Universities, in the UK at least, are now facing the stringent realities of market forces in a way that they have not had to before. For many this feels uncomfortable, but in response it is as unwise to clutch at panaceas as it is to resist change. Some look to branding as a way to rewrite their background and conduct a “makeover” as if a participant in a reality TV show, while others worry that the dark forces of commerce will envelop academic independence. In a recent article in Perspectives: Policy and Practice in Higher Education, the journal of the Association of University Administrators, Paul Temple, reader in higher education management at the Institute of Education, argued that branding exercises were “excellent ways to waste time and money”. Indeed they can be, if not properly directed, but failure to address t he issues t hat a branding exercise should raise would be complacent.
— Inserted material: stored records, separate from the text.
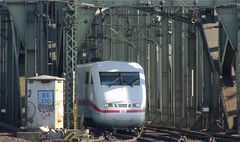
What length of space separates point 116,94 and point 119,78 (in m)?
1.00

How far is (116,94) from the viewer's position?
29.3 meters

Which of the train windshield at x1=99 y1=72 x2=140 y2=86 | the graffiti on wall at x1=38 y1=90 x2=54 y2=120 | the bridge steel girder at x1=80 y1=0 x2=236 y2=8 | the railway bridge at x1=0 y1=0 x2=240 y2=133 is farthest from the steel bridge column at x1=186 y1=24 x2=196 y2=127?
the graffiti on wall at x1=38 y1=90 x2=54 y2=120

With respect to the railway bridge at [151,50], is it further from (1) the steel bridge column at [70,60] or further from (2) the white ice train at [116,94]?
(2) the white ice train at [116,94]

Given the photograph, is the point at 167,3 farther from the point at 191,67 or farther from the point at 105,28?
the point at 105,28

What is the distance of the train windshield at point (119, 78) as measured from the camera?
98.0 ft

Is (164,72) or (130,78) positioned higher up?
(130,78)

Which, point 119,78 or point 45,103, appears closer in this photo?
point 45,103

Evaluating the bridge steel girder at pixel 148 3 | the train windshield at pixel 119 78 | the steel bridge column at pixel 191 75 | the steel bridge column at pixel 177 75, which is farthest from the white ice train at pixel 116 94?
the steel bridge column at pixel 177 75

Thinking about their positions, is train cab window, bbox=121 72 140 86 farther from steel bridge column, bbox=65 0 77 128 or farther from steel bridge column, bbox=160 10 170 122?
steel bridge column, bbox=160 10 170 122

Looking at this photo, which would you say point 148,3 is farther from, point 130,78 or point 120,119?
point 120,119

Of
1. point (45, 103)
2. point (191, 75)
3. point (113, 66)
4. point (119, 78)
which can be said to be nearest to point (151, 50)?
point (191, 75)

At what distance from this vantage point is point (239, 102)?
28812 mm

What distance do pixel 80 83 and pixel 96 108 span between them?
3712 millimetres

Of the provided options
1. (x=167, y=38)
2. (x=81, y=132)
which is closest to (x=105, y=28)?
(x=167, y=38)
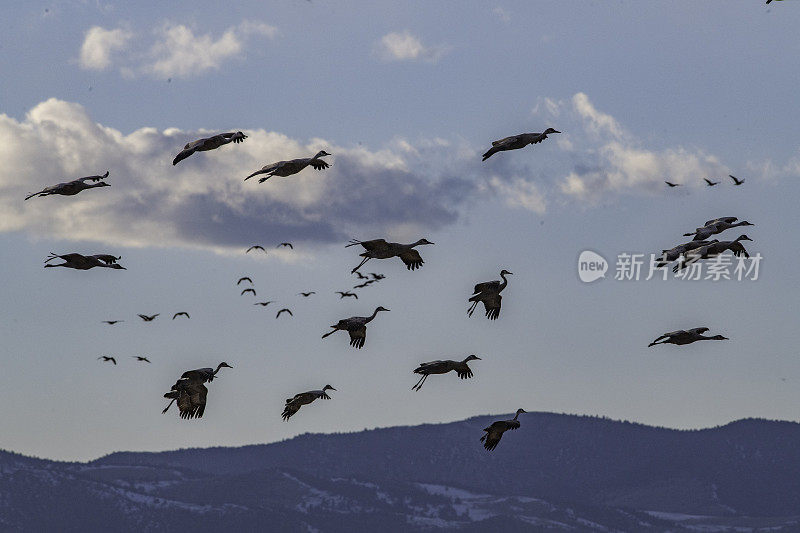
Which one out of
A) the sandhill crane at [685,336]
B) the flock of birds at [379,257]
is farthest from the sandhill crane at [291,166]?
the sandhill crane at [685,336]

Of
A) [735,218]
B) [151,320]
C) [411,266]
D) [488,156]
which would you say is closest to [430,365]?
[411,266]

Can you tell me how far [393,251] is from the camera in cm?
4928

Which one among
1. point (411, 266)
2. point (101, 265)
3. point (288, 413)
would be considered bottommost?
point (288, 413)

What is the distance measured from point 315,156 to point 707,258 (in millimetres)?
16469

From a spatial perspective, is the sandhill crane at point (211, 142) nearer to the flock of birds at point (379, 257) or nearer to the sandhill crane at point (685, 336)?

For those in charge of any university, branding is not an option: it is a responsibility to students, staff and alumni. It is about ensuring that the university has a sustainable position in the minds of those on whom its future depends. While a university’s reputation may fluctuate, a brand, properly embedded, should not. The brand should drive everything a university does – it should influence its strategic plans, its capital investments, its range of courses, its student experience and ultimately its academic excellence. A brand is about today and tomorrow, so any communication becomes a judicious balance of credibility and aspiration. Of course, not all universities will approach branding in the same way. If you’ve been building your brand for 800 years and are constantly ranked at the top, your starting point is very different from a university that has only decades of history behind it and struggles to achieve a worthwhile place in the league tables. The higher education sector has its “squeezed middle”, just like the UK economy as a whole. It is here that branding may make a real difference. When so many institutions offer similar courses they lack basic product differentiation. This makes it harder for students (and increasingly parents) to make informed choices. Successful brands aim to separate the wheat from the chaff.

I believe that many universities need to think about and work harder to build innovative methods of provision, relevant course topics, entrepreneurial skills and a rewarding student experience, rather than talking up the same old stuff in the hope of success. For most of us, higher education is a once- or twice-in-a-lifetime purchase that arguably has a more defining effect than any other purchase we make. That means we are not expert shoppers and our purchase decision is a big commitment. Universities therefore need to establish and promote characteristics that stand out, not just nuances. At times the academic world can be too self-referencing and introspective. A fresh look from the outside can be helpful in order to highlight the differences that are hidden from view if you are too close to them. Sometimes developing a brand means taking a controversial stand. Often, successful universities are those that try not to be all things to all people: the more applicants they reject the more desirable they become; the more they concentrate on excellence in chosen disciplines rather than a multiplicity of them, the more they are respected. In a market context that will drive the sector towards consolidation over the next few years, self-awareness, making radical choices and investing in branding could make all the difference.